Tasks to carry out:
1 - Please list the username of every person who posted in the Dracula model thread.
2 - Return the passage of the Dracula model thread starting with "## Mystic Colin" and going on through "(Jan 1, 1970)", copied word for word.

Provided text:
# Moebius Dracula & Victim Completed



## rkoenn (Dec 18, 2007)

Here is my first personal build of 2013 (I need to put in some more time in my shop), the new Moebius Dracula and victim. It really adds to the original and makes it that much better. Of course having done the original 2/3rds of this was fairly easy. The victim though required some nasty seam work on her arms, neck, and gown but was worth it in the end. Hope you like it.


----------



## Mystic Colin (Mar 4, 2010)

Looks great! The red inside of the cape really pops, and I like the color choices for the victim's gown and hair. Nice job.


----------



## Roy Kirchoff (Jan 1, 1970)

:thumbsup: :thumbsup: :thumbsup: Super sharp!!!!! :thumbsup: :thumbsup: :thumbsup:

~RK~


----------



## djnick66 (May 2, 2008)

Nice. One of your better figures (not that the others aren't good). I just like this one a lot


----------



## Lloyd Collins (Sep 25, 2004)

Now that is Dracula! Excellent paint job!

Data excerpt:
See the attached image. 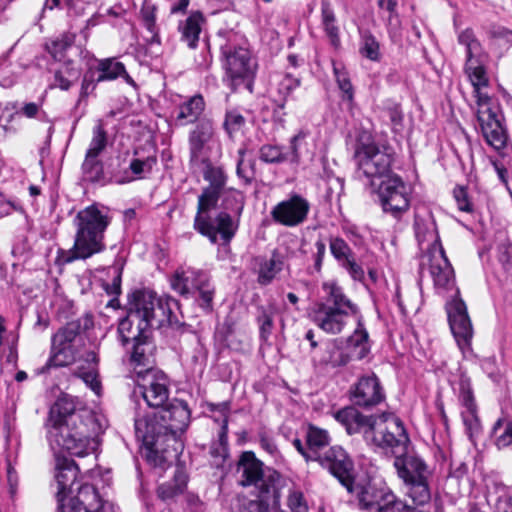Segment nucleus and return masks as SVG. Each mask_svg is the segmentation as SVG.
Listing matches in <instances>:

Task-by-task results:
1 -
- rkoenn
- Mystic Colin
- Roy Kirchoff
- djnick66
- Lloyd Collins

2 -
## Mystic Colin (Mar 4, 2010)

Looks great! The red inside of the cape really pops, and I like the color choices for the victim's gown and hair. Nice job.


----------



## Roy Kirchoff (Jan 1, 1970)